We're going to start with a (compressed) Cython tutorial

http://docs.cython.org/src/tutorial/cython_tutorial.html

Cython is a superset of python which adds typing and additional features to the python language to help the cython interpreter convert the cython code to C/C++. This can allow users to convert slow Python code to fast C/C++ code with minimal changes. It can also be used to wrap existing C/C++/Fortran code.

lets look at a simple prime number finder in python and cython:

python simplesetup.py build_ext --inplace

In [1]:
import simplecy, simplepy
simplepy.primes(30) == simplecy.primes(30)


Out[1]:
array([ True,  True,  True,  True,  True,  True,  True,  True,  True,
        True,  True,  True,  True,  True,  True,  True,  True,  True,
        True,  True,  True,  True,  True,  True,  True,  True,  True,
        True,  True,  True], dtype=bool)

In [2]:
%timeit simplecy.primes(30)


100000 loops, best of 3: 3.32 µs per loop

In [3]:
%timeit simplepy.primes(30)


1000 loops, best of 3: 907 µs per loop

A simple example with a 300x speedup!

Let's take a quick look at the C source.

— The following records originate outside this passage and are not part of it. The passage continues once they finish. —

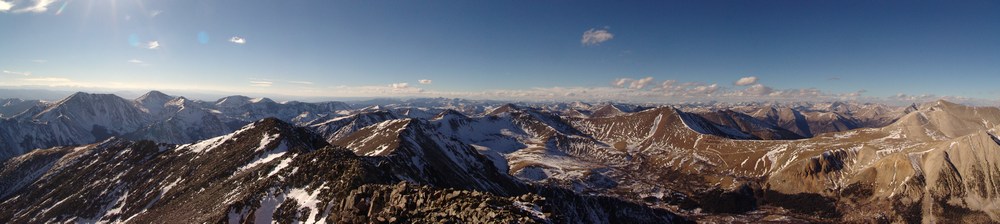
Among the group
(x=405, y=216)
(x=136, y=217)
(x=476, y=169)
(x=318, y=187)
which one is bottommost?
(x=476, y=169)

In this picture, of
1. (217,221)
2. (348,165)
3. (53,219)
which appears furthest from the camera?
(53,219)

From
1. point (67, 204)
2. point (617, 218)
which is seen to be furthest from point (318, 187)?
point (617, 218)

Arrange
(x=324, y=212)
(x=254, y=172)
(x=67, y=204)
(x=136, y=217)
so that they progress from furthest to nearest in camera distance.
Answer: (x=67, y=204), (x=136, y=217), (x=254, y=172), (x=324, y=212)

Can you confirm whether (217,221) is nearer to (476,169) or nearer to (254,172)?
(254,172)

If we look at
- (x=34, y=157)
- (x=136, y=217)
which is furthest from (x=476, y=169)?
(x=34, y=157)

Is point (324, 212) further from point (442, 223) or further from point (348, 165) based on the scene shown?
point (442, 223)

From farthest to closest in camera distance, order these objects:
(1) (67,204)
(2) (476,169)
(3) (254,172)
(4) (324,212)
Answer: (2) (476,169) < (1) (67,204) < (3) (254,172) < (4) (324,212)

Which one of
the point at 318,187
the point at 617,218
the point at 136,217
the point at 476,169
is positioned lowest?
the point at 617,218

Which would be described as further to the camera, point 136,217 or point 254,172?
point 136,217

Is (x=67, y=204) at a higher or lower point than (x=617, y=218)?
higher
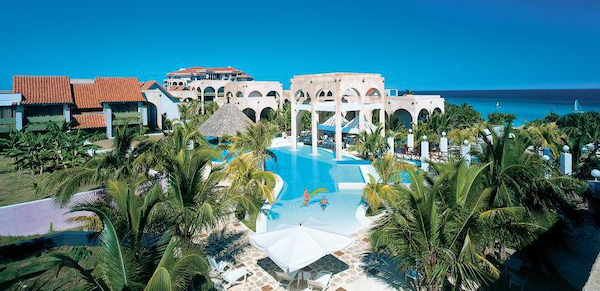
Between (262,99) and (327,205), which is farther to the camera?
(262,99)

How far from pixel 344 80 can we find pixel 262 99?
1349 cm

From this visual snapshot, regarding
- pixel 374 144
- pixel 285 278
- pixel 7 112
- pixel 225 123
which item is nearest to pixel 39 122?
pixel 7 112

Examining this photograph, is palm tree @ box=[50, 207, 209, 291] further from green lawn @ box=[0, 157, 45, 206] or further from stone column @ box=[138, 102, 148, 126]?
stone column @ box=[138, 102, 148, 126]

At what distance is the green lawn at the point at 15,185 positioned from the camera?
1373 cm

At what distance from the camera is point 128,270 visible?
4.97 metres

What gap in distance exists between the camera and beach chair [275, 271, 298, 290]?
8.32 meters

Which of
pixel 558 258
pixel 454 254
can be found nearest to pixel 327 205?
pixel 558 258

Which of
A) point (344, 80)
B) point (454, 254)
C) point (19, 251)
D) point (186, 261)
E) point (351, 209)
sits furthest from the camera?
point (344, 80)

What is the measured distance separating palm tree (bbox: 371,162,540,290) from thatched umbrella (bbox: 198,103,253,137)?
744 inches

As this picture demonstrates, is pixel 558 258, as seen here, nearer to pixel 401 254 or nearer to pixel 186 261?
pixel 401 254

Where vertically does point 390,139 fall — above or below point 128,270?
above

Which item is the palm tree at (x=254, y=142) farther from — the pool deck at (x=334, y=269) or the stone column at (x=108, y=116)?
the stone column at (x=108, y=116)

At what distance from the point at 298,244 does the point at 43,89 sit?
1052 inches

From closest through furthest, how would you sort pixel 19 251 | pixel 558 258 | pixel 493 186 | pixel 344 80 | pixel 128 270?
pixel 128 270, pixel 493 186, pixel 558 258, pixel 19 251, pixel 344 80
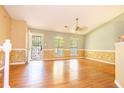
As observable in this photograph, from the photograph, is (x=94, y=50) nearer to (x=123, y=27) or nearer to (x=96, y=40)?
(x=96, y=40)

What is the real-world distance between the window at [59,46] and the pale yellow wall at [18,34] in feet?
12.2

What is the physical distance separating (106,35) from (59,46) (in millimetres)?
3760

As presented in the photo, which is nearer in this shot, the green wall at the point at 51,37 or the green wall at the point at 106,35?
the green wall at the point at 106,35

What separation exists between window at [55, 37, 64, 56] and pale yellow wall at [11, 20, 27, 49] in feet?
12.2

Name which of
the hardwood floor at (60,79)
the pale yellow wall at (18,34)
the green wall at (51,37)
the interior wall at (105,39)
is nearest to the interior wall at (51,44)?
the green wall at (51,37)

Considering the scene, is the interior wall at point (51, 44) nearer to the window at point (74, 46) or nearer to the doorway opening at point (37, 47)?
the doorway opening at point (37, 47)

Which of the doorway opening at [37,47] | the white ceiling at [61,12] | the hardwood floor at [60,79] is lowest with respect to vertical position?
the hardwood floor at [60,79]

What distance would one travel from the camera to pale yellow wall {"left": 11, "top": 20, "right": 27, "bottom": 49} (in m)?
7.18

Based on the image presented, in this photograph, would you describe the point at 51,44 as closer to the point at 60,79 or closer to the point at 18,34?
the point at 18,34

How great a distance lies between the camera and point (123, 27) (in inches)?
281

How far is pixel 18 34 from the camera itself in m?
7.27

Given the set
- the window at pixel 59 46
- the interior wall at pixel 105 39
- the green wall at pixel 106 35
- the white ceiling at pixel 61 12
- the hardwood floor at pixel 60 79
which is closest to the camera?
the hardwood floor at pixel 60 79

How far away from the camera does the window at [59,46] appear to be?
10.8 metres
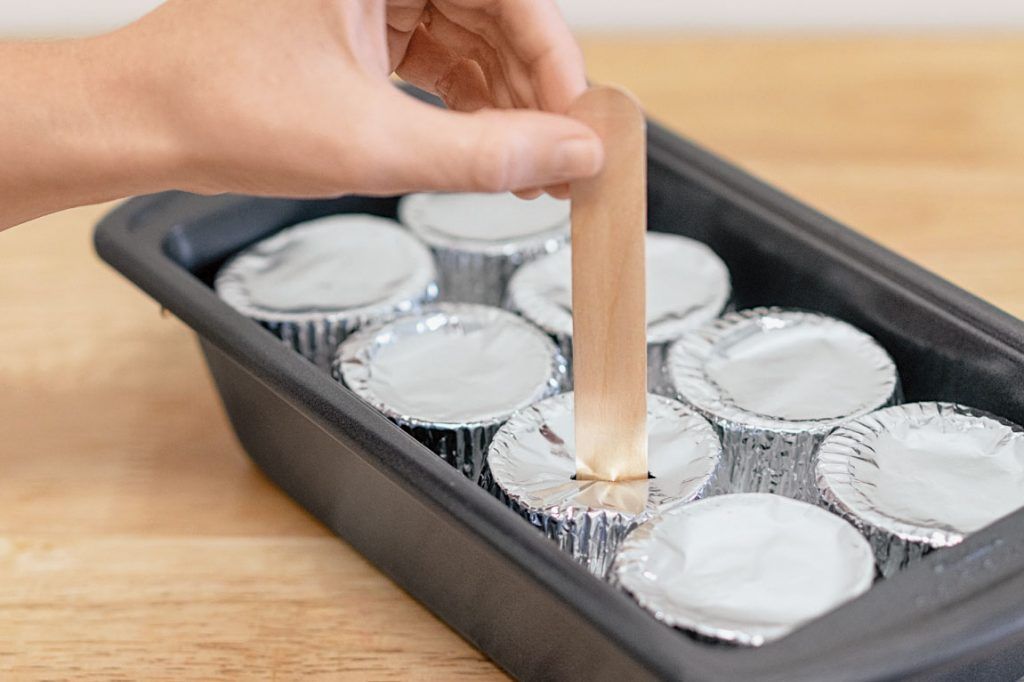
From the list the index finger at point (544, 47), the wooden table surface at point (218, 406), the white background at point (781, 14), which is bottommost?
the wooden table surface at point (218, 406)

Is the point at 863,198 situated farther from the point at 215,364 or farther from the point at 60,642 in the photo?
the point at 60,642

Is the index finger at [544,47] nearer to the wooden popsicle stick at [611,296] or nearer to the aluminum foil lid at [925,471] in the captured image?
the wooden popsicle stick at [611,296]

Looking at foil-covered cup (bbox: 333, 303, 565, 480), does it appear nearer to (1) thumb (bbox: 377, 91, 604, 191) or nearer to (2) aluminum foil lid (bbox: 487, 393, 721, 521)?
(2) aluminum foil lid (bbox: 487, 393, 721, 521)

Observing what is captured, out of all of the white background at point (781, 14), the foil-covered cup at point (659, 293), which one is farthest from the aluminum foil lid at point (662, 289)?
the white background at point (781, 14)

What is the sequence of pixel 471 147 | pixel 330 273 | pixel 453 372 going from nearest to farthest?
pixel 471 147
pixel 453 372
pixel 330 273

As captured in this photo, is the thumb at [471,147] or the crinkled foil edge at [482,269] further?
the crinkled foil edge at [482,269]

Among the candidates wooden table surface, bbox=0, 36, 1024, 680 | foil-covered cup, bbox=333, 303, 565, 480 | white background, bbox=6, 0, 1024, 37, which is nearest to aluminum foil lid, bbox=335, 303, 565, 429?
foil-covered cup, bbox=333, 303, 565, 480

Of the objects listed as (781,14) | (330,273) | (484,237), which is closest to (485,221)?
(484,237)

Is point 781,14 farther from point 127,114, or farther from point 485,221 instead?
point 127,114
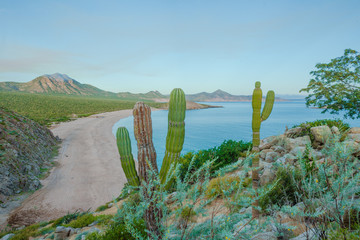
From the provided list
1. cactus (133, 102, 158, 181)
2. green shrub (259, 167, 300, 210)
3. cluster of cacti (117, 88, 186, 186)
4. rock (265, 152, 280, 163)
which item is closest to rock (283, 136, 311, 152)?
rock (265, 152, 280, 163)

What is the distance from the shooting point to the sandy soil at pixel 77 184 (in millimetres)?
7551

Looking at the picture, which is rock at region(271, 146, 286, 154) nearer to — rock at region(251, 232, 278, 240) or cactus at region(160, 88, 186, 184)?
cactus at region(160, 88, 186, 184)

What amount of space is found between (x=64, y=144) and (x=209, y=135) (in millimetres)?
17569

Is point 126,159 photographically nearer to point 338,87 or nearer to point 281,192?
point 281,192

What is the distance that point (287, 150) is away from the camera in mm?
6512

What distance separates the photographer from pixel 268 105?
13.6 feet

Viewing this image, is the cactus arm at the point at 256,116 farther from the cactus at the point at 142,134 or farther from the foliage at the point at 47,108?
the foliage at the point at 47,108

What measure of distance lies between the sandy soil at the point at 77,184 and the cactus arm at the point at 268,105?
295 inches

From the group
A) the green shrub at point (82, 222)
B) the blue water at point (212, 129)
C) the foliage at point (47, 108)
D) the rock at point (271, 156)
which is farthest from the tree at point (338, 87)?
the foliage at point (47, 108)

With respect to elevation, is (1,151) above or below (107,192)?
above

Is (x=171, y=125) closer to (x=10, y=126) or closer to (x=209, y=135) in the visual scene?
(x=10, y=126)

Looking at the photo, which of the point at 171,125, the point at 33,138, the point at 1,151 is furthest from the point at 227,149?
the point at 33,138

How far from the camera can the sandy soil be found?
7.55 m

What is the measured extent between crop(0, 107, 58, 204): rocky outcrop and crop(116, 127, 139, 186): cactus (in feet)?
22.9
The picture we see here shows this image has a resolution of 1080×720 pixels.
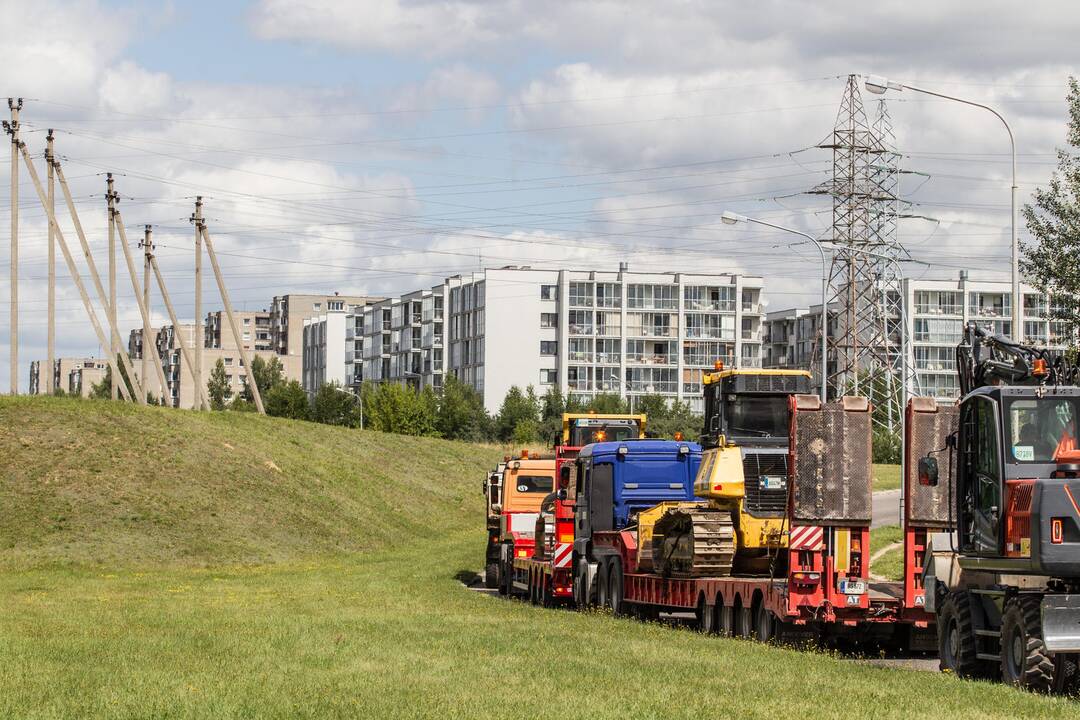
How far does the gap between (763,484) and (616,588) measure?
5351 millimetres

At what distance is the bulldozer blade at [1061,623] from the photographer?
13.8 m

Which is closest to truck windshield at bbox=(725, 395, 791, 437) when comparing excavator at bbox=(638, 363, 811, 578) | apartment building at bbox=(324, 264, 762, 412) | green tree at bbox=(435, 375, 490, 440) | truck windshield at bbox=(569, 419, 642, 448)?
excavator at bbox=(638, 363, 811, 578)

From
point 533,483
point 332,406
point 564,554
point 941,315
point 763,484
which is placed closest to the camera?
point 763,484

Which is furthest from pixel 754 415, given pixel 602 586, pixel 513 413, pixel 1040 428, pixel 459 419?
pixel 459 419

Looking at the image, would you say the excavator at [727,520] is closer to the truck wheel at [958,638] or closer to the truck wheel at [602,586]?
the truck wheel at [602,586]

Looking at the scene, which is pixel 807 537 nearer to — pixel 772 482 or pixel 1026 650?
pixel 772 482

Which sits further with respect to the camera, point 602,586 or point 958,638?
point 602,586

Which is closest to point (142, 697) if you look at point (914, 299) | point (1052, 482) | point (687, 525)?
point (1052, 482)

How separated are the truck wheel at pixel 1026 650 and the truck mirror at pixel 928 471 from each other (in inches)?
55.2

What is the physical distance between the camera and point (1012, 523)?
48.9 ft

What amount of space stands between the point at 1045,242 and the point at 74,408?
4333 cm

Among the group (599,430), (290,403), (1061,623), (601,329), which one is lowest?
(1061,623)

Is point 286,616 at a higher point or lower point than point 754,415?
lower

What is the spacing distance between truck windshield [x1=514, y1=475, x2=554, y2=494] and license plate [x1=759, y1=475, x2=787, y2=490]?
15283 mm
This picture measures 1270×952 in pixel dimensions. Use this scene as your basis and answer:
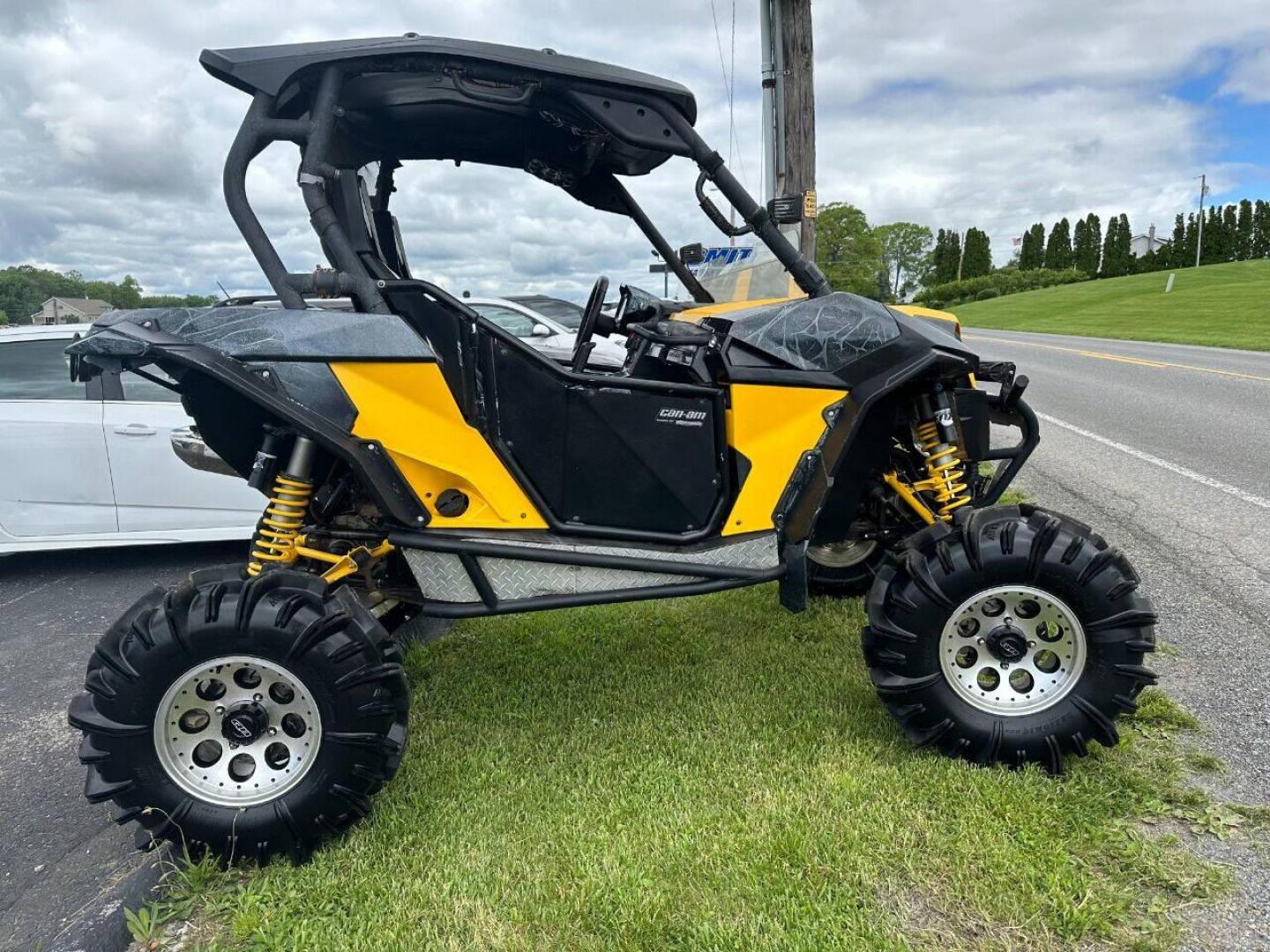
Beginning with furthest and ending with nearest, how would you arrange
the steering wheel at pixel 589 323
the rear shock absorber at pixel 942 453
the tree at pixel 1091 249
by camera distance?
1. the tree at pixel 1091 249
2. the steering wheel at pixel 589 323
3. the rear shock absorber at pixel 942 453

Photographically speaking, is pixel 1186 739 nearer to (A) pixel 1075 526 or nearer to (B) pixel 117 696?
(A) pixel 1075 526

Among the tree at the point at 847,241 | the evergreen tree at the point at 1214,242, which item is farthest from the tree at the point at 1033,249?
the tree at the point at 847,241

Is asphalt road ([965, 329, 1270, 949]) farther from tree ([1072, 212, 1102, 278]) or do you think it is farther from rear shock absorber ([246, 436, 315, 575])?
tree ([1072, 212, 1102, 278])

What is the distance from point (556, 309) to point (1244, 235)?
244 ft

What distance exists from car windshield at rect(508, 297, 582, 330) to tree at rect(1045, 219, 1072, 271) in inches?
3025

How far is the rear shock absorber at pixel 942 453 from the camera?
130 inches

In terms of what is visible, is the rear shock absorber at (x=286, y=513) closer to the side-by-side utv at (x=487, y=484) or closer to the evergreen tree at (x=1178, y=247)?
the side-by-side utv at (x=487, y=484)

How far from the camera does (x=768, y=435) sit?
322 cm

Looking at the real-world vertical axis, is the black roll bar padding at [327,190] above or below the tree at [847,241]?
below

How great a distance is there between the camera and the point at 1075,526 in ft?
10.0

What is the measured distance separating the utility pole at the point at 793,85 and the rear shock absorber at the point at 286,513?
5350 millimetres

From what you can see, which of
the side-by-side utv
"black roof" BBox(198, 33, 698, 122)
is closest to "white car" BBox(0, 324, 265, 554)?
the side-by-side utv

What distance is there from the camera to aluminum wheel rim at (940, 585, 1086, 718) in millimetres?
3014

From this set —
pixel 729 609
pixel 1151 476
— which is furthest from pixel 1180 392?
pixel 729 609
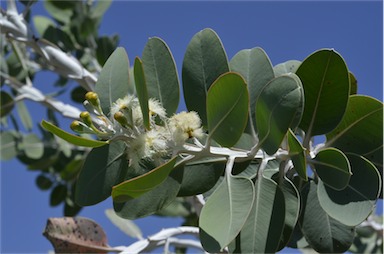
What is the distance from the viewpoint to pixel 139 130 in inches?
55.9

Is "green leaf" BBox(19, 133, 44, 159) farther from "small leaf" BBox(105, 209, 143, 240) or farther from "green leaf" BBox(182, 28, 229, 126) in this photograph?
"green leaf" BBox(182, 28, 229, 126)

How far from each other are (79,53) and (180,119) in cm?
230

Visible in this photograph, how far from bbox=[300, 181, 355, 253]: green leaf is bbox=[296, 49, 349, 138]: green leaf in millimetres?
177

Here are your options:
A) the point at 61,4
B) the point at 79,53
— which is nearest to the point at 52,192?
the point at 79,53

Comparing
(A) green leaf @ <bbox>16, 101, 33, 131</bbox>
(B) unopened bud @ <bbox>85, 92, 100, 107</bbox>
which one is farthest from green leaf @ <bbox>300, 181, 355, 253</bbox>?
(A) green leaf @ <bbox>16, 101, 33, 131</bbox>

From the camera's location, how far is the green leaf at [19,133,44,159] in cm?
372

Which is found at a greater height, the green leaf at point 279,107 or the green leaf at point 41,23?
the green leaf at point 279,107

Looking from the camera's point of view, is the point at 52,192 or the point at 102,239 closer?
the point at 102,239

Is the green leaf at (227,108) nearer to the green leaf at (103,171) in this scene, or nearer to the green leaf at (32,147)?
the green leaf at (103,171)

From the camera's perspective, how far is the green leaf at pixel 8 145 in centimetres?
367

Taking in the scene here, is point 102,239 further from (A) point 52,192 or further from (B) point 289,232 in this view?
(A) point 52,192

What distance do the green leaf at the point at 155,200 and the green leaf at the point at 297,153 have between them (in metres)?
0.26

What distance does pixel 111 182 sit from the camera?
149 centimetres

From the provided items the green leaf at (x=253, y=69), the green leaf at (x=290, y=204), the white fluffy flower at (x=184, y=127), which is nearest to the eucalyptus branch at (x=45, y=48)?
the green leaf at (x=253, y=69)
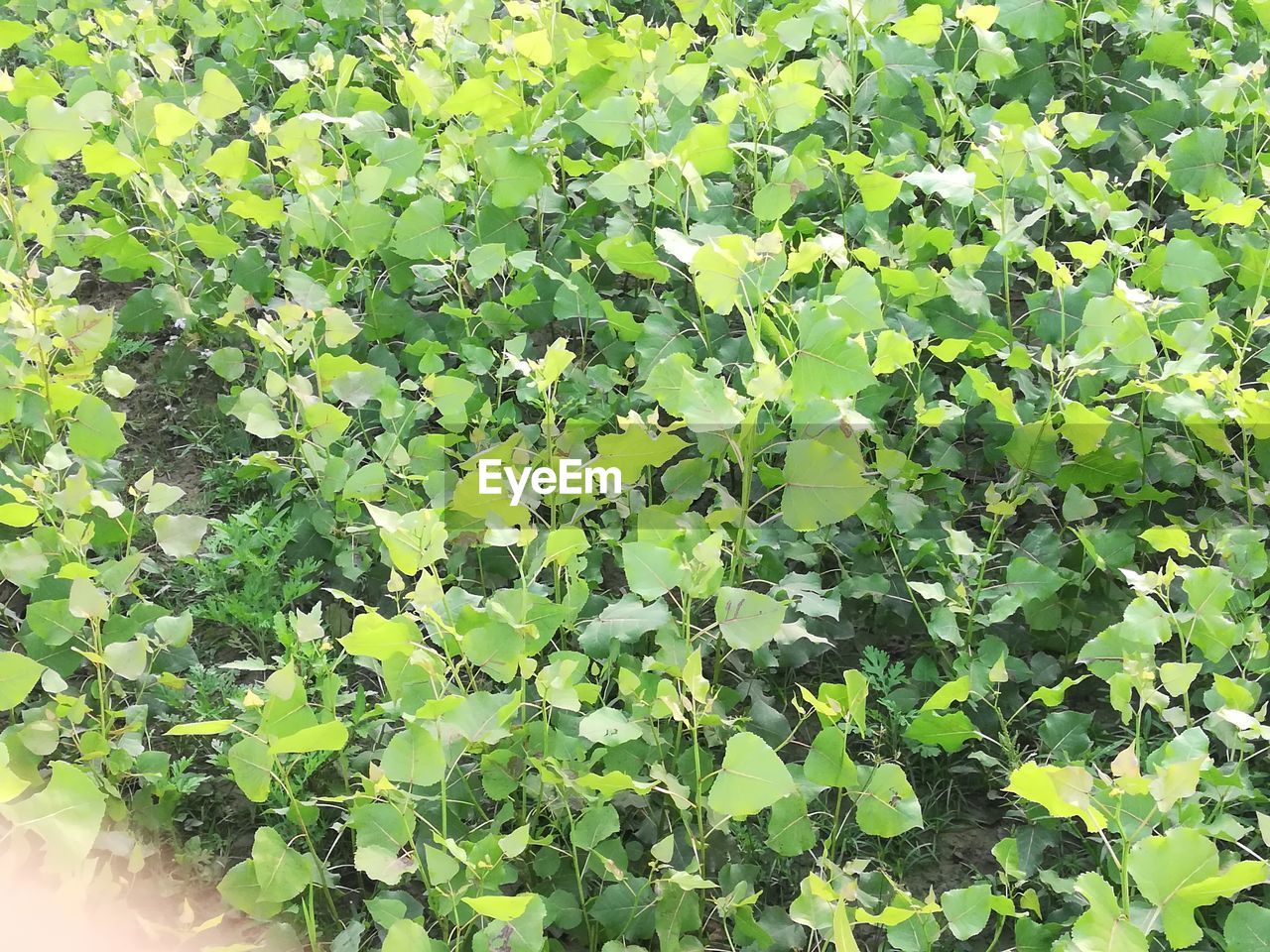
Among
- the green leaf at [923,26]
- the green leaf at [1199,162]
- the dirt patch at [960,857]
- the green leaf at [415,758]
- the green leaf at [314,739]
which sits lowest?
the dirt patch at [960,857]

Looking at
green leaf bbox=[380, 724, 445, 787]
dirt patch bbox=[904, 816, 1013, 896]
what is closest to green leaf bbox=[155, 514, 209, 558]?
green leaf bbox=[380, 724, 445, 787]

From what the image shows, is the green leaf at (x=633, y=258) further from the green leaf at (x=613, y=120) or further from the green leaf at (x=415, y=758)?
the green leaf at (x=415, y=758)

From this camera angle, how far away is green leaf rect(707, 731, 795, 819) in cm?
141

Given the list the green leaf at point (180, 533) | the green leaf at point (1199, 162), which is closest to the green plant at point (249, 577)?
the green leaf at point (180, 533)

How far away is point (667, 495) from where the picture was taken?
2.05m

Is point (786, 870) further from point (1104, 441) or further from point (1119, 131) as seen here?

The interesting part starts around line 600 (on Cython 21.1) reproduced in part below:

static PyObject *__pyx_pf_8simplecy_primes(CYTHON_UNUSED PyObject *__pyx_self, int __pyx_v_kmax) {
  int __pyx_v_n;
  int __pyx_v_k;
  int __pyx_v_i;
  int __pyx_v_p[1000];
  PyObject *__pyx_v_result = NULL;
  PyObject *__pyx_r = NULL;
  __Pyx_RefNannyDeclarations
  PyObject *__pyx_t_1 = NULL;
  int __pyx_t_2;
  int __pyx_t_3;
  int __pyx_t_4;
  int __pyx_lineno = 0;
  const char *__pyx_filename = NULL;
  int __pyx_clineno = 0;
  __Pyx_RefNannySetupContext("primes", 0);

  /* "simplecy.pyx":7
 *     cdef int n, k, i
 *     cdef int p[1000]
 *     result = []             # <<<<<<<<<<<<<<
 *     if kmax > 1000:
 *         kmax = 1000
 */
  __pyx_t_1 = PyList_New(0); if (unlikely(!__pyx_t_1)) {__pyx_filename = __pyx_f[0]; __pyx_lineno = 7; __pyx_clineno = __LINE__; goto __pyx_L1_error;}
  __Pyx_GOTREF(__pyx_t_1);
  __pyx_v_result = ((PyObject*)__pyx_t_1);
  __pyx_t_1 = 0;

  /* "simplecy.pyx":8
 *     cdef int p[1000]
 *     result = []
 *     if kmax > 1000:             # <<<<<<<<<<<<<<
 *         kmax = 1000
 *     k = 0
 */
  __pyx_t_2 = ((__pyx_v_kmax > 1000) != 0);
  if (__pyx_t_2) {

    /* "simplecy.pyx":9
 *     result = []
 *     if kmax > 1000:
 *         kmax = 1000             # <<<<<<<<<<<<<<
 *     k = 0
 *     n = 2
 */
    __pyx_v_kmax = 1000;
    goto __pyx_L3;
  }
  __pyx_L3:;

  /* "simplecy.pyx":10
 *     if kmax > 1000:
 *         kmax = 1000
 *     k = 0             # <<<<<<<<<<<<<<
 *     n = 2
 *     while k < kmax:
 */
  __pyx_v_k = 0;

  /* "simplecy.pyx":11
 *         kmax = 1000
 *     k = 0
 *     n = 2             # <<<<<<<<<<<<<<
 *     while k < kmax:
 *         i = 0
 */
  __pyx_v_n = 2;

  /* "simplecy.pyx":12
 *     k = 0
 *     n = 2
 *     while k < kmax:             # <<<<<<<<<<<<<<
 *         i = 0
 *         while i < k and n % p[i] != 0:
 */
  while (1) {
    __pyx_t_2 = ((__pyx_v_k < __pyx_v_kmax) != 0);
    if (!__pyx_t_2) break;

    /* "simplecy.pyx":13
 *     n = 2
 *     while k < kmax:
 *         i = 0             # <<<<<<<<<<<<<<
 *         while i < k and n % p[i] != 0:
 *             i = i + 1
 */
    __pyx_v_i = 0;

    /* "simplecy.pyx":14
 *     while k < kmax:
 *         i = 0
 *         while i < k and n % p[i] != 0:             # <<<<<<<<<<<<<<
 *             i = i + 1
 *         if i == k:
 */


  /* "simplecy.pyx":21
 *             result.append(n)
 *         n = n + 1
 *     return result             # <<<<<<<<<<<<<<
 */
  __Pyx_XDECREF(__pyx_r);
  __Pyx_INCREF(__pyx_v_result);
  __pyx_r = __pyx_v_result;
  goto __pyx_L0;

Writing good (ie. fast) Cython code can be non-trivial. Sometimes the general rule of just add static typing everywhere can make things SLOWER!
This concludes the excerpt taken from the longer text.